◆ Objective:
Reproduce all of the data that follows, character for character.

------ Data extract ------

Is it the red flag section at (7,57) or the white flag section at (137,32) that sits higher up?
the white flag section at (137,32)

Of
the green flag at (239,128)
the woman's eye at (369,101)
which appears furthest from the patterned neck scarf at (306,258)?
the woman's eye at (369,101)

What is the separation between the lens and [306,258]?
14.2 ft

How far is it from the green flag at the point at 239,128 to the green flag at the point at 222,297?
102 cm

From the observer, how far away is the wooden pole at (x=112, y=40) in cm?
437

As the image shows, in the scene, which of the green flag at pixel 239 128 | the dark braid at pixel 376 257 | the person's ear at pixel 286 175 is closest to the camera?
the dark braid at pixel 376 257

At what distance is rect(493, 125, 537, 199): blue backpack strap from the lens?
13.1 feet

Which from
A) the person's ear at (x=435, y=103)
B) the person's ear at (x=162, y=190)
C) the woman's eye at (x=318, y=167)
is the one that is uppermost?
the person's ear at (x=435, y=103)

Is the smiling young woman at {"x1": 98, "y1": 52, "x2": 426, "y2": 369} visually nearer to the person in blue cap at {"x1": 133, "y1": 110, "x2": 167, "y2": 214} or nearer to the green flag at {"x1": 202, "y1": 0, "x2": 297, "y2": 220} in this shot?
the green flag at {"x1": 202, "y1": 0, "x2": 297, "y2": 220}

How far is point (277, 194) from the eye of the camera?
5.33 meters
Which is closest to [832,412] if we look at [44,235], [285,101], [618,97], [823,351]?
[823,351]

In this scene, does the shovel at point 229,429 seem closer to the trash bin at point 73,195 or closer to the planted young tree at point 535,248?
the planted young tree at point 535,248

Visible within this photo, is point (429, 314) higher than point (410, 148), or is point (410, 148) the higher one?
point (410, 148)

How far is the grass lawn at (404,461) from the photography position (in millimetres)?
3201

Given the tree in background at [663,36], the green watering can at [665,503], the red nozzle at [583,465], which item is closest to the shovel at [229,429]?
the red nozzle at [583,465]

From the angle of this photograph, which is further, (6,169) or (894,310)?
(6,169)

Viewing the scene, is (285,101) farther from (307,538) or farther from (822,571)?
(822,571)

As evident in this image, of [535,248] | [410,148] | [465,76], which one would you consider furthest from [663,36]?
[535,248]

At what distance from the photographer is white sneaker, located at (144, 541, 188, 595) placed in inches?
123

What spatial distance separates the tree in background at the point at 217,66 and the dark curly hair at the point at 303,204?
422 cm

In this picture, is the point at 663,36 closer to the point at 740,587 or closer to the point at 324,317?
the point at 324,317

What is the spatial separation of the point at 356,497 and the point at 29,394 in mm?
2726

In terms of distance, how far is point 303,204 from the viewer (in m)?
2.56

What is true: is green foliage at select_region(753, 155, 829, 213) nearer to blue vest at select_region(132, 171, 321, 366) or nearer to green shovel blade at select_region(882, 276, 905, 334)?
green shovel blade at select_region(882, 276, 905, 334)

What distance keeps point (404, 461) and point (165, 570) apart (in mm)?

------

◆ Response to this exercise:
Is it the red flag section at (7,57) or the white flag section at (137,32) that sits higher up?
the white flag section at (137,32)

Of
the green flag at (239,128)
the woman's eye at (369,101)
which appears furthest from the patterned neck scarf at (306,258)?
the woman's eye at (369,101)

What is the separation between the lens and [306,258]?
14.2 ft

How far is it from the green flag at the point at 239,128 to the green flag at the point at 222,297?
102 cm

From the observer, how far away is the wooden pole at (x=112, y=40) in cm?
437

As the image shows, in the scene, which of the green flag at pixel 239 128 | the dark braid at pixel 376 257 | the person's ear at pixel 286 175 is closest to the camera?
the dark braid at pixel 376 257

At what distance is rect(493, 125, 537, 199): blue backpack strap from the lens?
13.1 feet

Which from
A) the person's ear at (x=435, y=103)
B) the person's ear at (x=162, y=190)
C) the woman's eye at (x=318, y=167)
is the one that is uppermost?
the person's ear at (x=435, y=103)

Is the smiling young woman at {"x1": 98, "y1": 52, "x2": 426, "y2": 369} visually nearer to the person in blue cap at {"x1": 133, "y1": 110, "x2": 167, "y2": 214} or nearer to the green flag at {"x1": 202, "y1": 0, "x2": 297, "y2": 220} in this shot?
the green flag at {"x1": 202, "y1": 0, "x2": 297, "y2": 220}

How far is point (277, 194) from the eye of the camera?
5.33 meters
Which is closest to [832,412] if we look at [44,235], [285,101], [618,97], [823,351]?
[823,351]

In this scene, does the shovel at point 229,429 seem closer to the trash bin at point 73,195 or closer to the planted young tree at point 535,248?
the planted young tree at point 535,248

Visible within this photo, is point (429, 314) higher than point (410, 148), or is point (410, 148) the higher one?
point (410, 148)

How far is the grass lawn at (404,461) from the photography position (in millimetres)?
3201

Given the tree in background at [663,36], the green watering can at [665,503], the red nozzle at [583,465], which item is closest to the shovel at [229,429]?
the red nozzle at [583,465]

From the angle of this photograph, which is further, (6,169) or (894,310)?
(6,169)

Viewing the scene, is (285,101) farther from (307,538) or farther from (822,571)?
(822,571)

As evident in this image, of [535,248] | [410,148] | [465,76], which one would you consider furthest from [663,36]?
[535,248]

At what distance from the photographer is white sneaker, located at (144, 541, 188, 595) placed in inches?
123

What spatial distance separates the tree in background at the point at 217,66 and the dark curly hair at the point at 303,204?
422 cm

In this picture, is the point at 663,36 closer to the point at 740,587 or closer to the point at 324,317?
the point at 324,317

What is the spatial separation of the point at 356,497 and the point at 29,394 in mm?
2726

In terms of distance, how far is point 303,204 from the viewer (in m)?
2.56

What is true: is green foliage at select_region(753, 155, 829, 213) nearer to blue vest at select_region(132, 171, 321, 366) or nearer to green shovel blade at select_region(882, 276, 905, 334)?
green shovel blade at select_region(882, 276, 905, 334)

What distance keeps point (404, 461) and point (165, 570) apart (in mm)?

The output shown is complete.